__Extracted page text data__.
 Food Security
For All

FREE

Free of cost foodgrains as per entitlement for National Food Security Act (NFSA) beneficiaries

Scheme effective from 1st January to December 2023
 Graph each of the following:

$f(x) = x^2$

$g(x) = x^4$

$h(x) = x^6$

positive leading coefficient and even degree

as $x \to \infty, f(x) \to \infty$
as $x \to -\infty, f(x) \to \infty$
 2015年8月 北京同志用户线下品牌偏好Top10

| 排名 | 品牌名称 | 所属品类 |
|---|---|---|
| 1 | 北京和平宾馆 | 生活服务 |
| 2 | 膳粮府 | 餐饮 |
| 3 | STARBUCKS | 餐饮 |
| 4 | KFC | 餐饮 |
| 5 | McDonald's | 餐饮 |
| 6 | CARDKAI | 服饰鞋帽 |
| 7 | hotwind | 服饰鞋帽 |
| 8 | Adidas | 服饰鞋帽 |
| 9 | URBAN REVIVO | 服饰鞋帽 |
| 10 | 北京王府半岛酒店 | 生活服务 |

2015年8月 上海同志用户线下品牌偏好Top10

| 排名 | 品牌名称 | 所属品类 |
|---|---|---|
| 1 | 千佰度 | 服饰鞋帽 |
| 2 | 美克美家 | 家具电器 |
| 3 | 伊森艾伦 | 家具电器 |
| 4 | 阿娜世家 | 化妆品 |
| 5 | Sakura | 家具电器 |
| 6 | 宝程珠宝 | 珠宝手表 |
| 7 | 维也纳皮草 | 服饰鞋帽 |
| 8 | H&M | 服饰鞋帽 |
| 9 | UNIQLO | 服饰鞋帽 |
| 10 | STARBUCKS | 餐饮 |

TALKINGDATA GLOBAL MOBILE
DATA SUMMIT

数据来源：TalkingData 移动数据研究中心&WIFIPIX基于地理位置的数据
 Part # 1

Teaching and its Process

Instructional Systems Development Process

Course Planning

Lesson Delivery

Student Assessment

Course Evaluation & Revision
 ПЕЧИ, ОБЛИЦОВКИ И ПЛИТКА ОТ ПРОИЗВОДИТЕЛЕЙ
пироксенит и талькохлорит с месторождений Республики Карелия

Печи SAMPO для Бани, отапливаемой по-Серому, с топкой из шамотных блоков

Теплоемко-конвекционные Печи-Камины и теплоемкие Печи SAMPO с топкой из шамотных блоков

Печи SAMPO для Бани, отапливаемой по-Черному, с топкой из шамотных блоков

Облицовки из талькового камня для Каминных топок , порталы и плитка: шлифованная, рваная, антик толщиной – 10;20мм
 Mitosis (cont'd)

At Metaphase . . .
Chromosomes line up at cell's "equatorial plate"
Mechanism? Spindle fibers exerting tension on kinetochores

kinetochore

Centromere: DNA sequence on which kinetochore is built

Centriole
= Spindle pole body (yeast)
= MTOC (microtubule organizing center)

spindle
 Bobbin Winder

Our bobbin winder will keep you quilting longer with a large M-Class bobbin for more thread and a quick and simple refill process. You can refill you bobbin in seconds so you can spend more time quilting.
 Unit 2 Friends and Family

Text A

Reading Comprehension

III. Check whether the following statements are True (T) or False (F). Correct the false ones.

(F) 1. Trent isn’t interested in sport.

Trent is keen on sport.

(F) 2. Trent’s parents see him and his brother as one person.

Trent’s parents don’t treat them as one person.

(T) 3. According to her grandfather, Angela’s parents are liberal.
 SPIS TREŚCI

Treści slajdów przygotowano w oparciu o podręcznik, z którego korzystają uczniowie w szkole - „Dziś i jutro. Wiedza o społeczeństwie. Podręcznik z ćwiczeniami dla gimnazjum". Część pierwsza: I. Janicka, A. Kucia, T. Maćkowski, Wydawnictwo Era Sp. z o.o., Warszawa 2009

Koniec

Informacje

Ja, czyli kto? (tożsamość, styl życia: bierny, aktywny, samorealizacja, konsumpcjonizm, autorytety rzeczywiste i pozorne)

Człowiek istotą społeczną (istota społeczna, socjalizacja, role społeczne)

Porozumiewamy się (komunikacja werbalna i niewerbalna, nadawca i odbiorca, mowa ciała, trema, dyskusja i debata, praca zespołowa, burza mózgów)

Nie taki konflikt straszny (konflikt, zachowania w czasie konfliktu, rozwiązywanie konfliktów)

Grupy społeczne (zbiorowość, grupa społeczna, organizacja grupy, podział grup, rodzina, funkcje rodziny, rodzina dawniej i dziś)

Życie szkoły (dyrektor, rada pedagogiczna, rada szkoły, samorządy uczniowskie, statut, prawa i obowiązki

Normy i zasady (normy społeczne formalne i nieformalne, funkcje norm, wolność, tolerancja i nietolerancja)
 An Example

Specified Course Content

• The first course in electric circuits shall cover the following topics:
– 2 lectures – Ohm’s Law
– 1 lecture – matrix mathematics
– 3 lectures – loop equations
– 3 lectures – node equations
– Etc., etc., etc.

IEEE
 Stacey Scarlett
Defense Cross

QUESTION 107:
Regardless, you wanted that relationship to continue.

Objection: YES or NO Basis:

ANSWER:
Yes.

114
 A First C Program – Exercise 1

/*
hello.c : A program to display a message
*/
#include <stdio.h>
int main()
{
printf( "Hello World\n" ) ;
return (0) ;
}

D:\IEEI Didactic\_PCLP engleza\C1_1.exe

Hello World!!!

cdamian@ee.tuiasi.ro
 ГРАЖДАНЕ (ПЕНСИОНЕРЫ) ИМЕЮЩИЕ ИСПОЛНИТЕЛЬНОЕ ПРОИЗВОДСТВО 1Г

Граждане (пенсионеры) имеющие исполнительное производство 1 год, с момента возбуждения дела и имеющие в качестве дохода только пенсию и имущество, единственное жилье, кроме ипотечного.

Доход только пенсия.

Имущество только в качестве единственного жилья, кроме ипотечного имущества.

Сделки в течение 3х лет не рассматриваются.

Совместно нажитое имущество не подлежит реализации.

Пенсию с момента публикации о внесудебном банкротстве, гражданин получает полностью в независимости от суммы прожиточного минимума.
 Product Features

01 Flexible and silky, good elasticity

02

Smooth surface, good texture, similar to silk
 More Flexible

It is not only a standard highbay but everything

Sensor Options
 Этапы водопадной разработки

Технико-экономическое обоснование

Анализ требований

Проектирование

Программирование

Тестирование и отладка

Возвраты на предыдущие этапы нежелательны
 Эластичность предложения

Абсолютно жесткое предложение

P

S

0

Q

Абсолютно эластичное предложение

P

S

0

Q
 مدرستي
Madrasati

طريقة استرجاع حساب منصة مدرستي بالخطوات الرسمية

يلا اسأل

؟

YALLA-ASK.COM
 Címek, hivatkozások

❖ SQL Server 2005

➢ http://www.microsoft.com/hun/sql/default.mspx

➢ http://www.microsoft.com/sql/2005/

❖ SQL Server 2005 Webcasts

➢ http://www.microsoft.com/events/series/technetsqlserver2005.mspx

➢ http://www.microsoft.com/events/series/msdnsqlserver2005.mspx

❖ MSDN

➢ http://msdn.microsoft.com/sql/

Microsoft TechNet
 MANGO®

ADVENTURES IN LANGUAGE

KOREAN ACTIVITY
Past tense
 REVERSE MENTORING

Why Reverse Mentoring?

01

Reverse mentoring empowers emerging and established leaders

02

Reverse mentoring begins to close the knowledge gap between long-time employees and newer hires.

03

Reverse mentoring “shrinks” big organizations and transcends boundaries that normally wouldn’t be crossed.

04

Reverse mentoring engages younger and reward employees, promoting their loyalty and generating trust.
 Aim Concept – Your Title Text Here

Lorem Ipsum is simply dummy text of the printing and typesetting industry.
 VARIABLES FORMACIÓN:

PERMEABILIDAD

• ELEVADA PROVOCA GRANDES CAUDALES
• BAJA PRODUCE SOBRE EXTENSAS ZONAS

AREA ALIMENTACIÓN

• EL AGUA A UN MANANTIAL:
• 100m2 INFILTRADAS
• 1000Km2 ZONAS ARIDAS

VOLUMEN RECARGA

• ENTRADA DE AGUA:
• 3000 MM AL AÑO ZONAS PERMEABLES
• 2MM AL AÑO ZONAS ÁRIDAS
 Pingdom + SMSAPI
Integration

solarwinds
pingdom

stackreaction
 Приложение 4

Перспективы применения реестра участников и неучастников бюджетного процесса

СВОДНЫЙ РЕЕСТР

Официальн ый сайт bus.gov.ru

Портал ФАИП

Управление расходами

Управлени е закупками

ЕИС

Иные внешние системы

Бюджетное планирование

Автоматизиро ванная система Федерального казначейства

__ABOUT THIS EXERCISE__. Please copy, exactly and with nothing else, the lines above beginning at the line that has "Проектирование" and ending with the line that has "VOLUMEN RECARGA".

__RESULT__.
Проектирование

Программирование

Тестирование и отладка

Возвраты на предыдущие этапы нежелательны
 Эластичность предложения

Абсолютно жесткое предложение

P

S

0

Q

Абсолютно эластичное предложение

P

S

0

Q
 مدرستي
Madrasati

طريقة استرجاع حساب منصة مدرستي بالخطوات الرسمية

يلا اسأل

؟

YALLA-ASK.COM
 Címek, hivatkozások

❖ SQL Server 2005

➢ http://www.microsoft.com/hun/sql/default.mspx

➢ http://www.microsoft.com/sql/2005/

❖ SQL Server 2005 Webcasts

➢ http://www.microsoft.com/events/series/technetsqlserver2005.mspx

➢ http://www.microsoft.com/events/series/msdnsqlserver2005.mspx

❖ MSDN

➢ http://msdn.microsoft.com/sql/

Microsoft TechNet
 MANGO®

ADVENTURES IN LANGUAGE

KOREAN ACTIVITY
Past tense
 REVERSE MENTORING

Why Reverse Mentoring?

01

Reverse mentoring empowers emerging and established leaders

02

Reverse mentoring begins to close the knowledge gap between long-time employees and newer hires.

03

Reverse mentoring “shrinks” big organizations and transcends boundaries that normally wouldn’t be crossed.

04

Reverse mentoring engages younger and reward employees, promoting their loyalty and generating trust.
 Aim Concept – Your Title Text Here

Lorem Ipsum is simply dummy text of the printing and typesetting industry.
 VARIABLES FORMACIÓN:

PERMEABILIDAD

• ELEVADA PROVOCA GRANDES CAUDALES
• BAJA PRODUCE SOBRE EXTENSAS ZONAS

AREA ALIMENTACIÓN

• EL AGUA A UN MANANTIAL:
• 100m2 INFILTRADAS
• 1000Km2 ZONAS ARIDAS

VOLUMEN RECARGA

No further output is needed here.